As of September 2010 the MSc in Nanoscience will no longer be offered in cooperation with Leiden University. At TU Delft Nanoscience will be offered as a track within the Applied Physics MSc programme.
The project Development of Lithography Technology for Nanoscale Structuring of Materials Using Laser Beam Interference (DELILA) focuses on researching and developing a new production technology for fabrication of 2D and 3D nano structures and devices. In particular, DELILA will enable low cost and large volume production of surface structures and patterns with nanometric resolution.
The "Design for Micro & Nano Manufacture (Patent-DfMM)" Network of Excellence aims to establish a new technical community that will address the underlying engineering science to ensure that problems affecting the manufacture and reliability of products based on MNT can be addressed before prototype and pre-production.
The Focused Research Program 'Nanowires and Nanotubes: From Controlled Synthesis to Function' supports the Theory of Development of Templates - Fabrication of Nanowires and Nanotubes - Charaterization.
DINAMICS is a European FP6-funded project that aims to promote the uptake of nanotechnological approaches by developing an integrated costeffective nanobiological sensor for detection of bioterrorism and environmental assays. The prime deliverable is an exploitable lab-on-a-chip device for detection of pathogens in water using on-the-spot recognition and detection based on the nanotechnological assembly of unlabelled DNA.
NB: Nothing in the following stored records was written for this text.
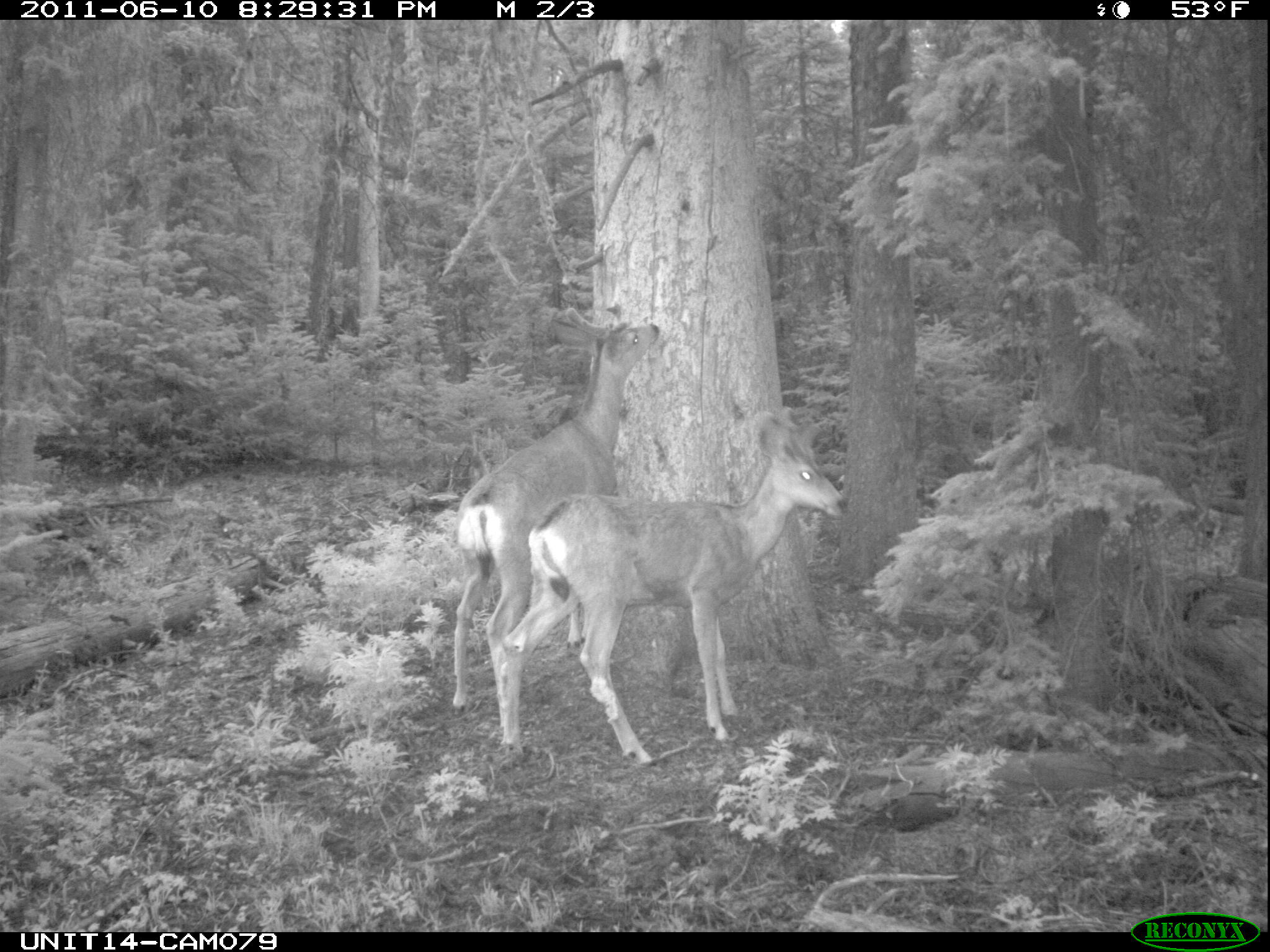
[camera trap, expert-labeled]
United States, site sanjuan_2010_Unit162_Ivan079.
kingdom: Animalia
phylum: Chordata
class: Mammalia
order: Artiodactyla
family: Cervidae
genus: Odocoileus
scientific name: Odocoileus hemionus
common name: mule deer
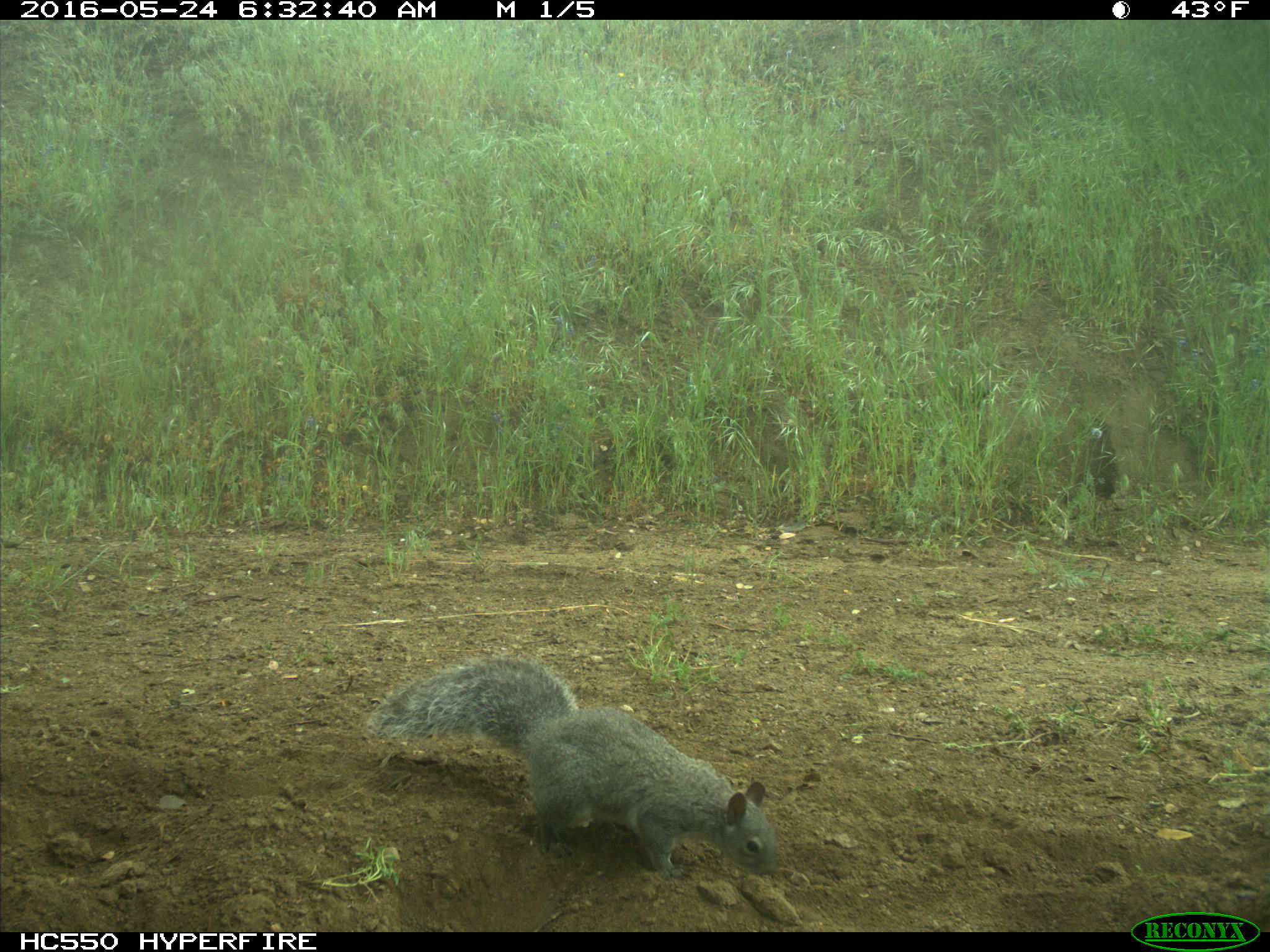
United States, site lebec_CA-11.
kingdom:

The DIAMANT team has pioneered the discovery and development of diamond as a uniquely promising material system for solid-state molecular technologies: Diamond has exceptional optical and magnetic properties that are associated with dopant complexes - or 'solid-state molecules' - in the diamond lattice. The DIAMANT project will develop new technologies to enable placement of exactly one atom at a time into a selected location in the diamond lattice with nanometre precision.
The European Union's 7th Framework Programme's collaborative research project FP7-2009-IST-4-248613 DIAMOND - Diagnosis, Error Modelling and Correction for Reliable Systems Design aims at improving the productivity and reliability of semiconductor and electronic systems design in Europe by providing a systematic methodology and an integrated environment for the diagnosis and correction of errors.
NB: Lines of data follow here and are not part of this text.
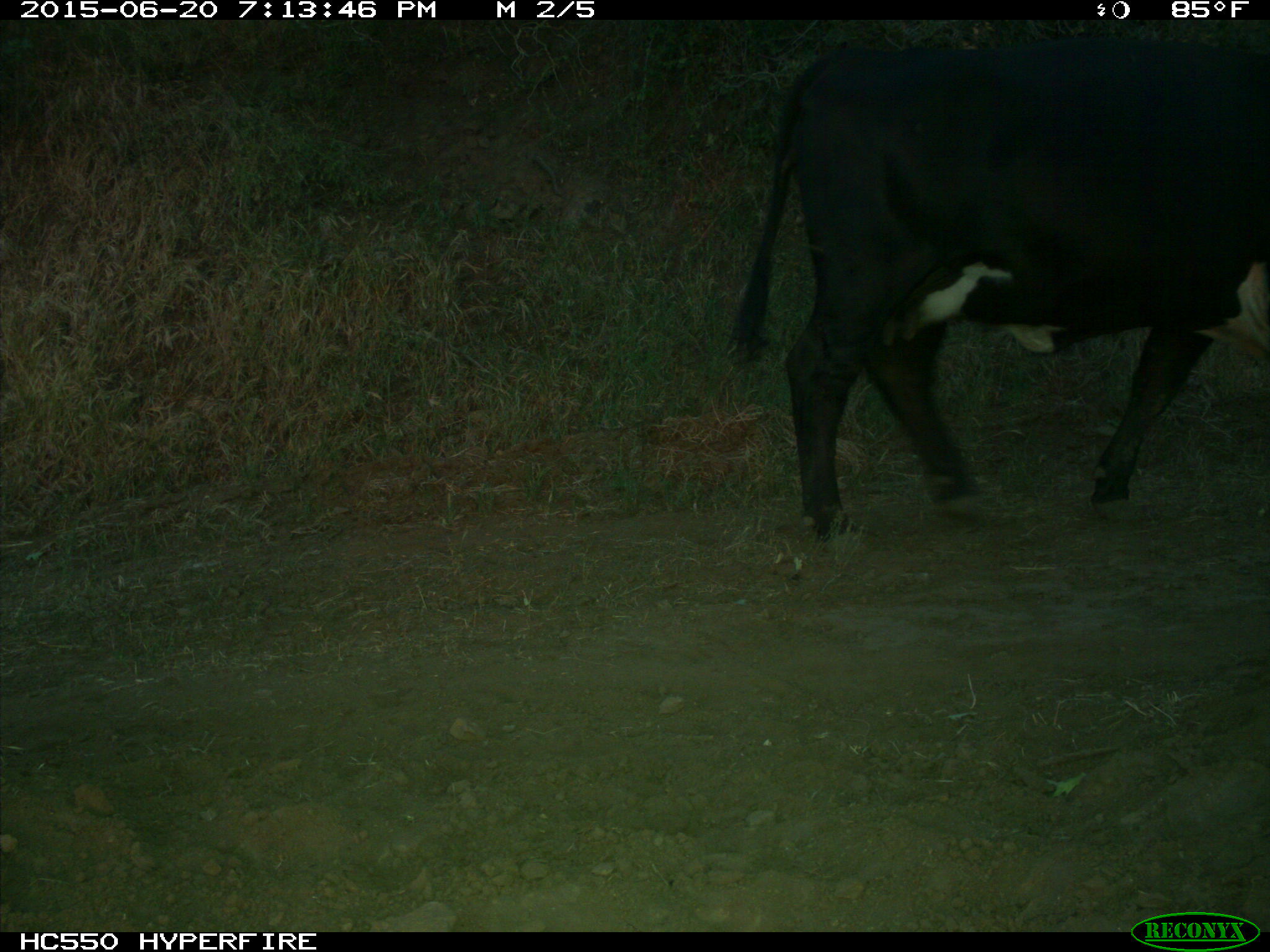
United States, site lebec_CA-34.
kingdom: Animalia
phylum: Chordata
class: Mammalia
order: Artiodactyla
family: Bovidae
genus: Bos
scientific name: Bos taurus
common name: domestic cow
Research in the Diederich group at ETH Zurich is structured around four central themes: Molecular recognition in chemistry and biology; Modern medicinal chemistry: molecular recognition studies with biological receptors and X-ray structure-based design of nonpeptidic enzyme inhibitors; Supramolecular nanosystems and nano-patterned surfaces; Advanced materials based on carbon-rich acetylenic molecular architecture.
The objective of the EU project 'Development of diamond intracellular nanoprobes for oncogen transformation dynamics monitoring in living cells' (DINAMO) is to develop the nanodiamond particle (NDP) non-invasive label-free nanotechnology sensing platform for real-time monitoring of 1) biomolecular processes inside (and outside) living cells, as modified by oncogenesis, 2) the kinetics of gene-assisted processes in the cells, in accordance with the Call objectives.
The new Dresden Center for Nanoanalysis (DCN) will particularly focus on '4D AMASE - 4D Advanced Materials Analysis for Science and Engineering', with the goal to become an internationally visible center of competence as well as a European user facility in the field of solid state and materials analysis.
The BioNanoTechnology research at the School of Biomedical Engineering, Science, and Health Systems at Drexel University (Drexel BIOMED) is focused on bioinformatics, biosensing, bioimaging, tissue engineering, drug delivery, and neuroengineering, which are the main research thrusts of the school.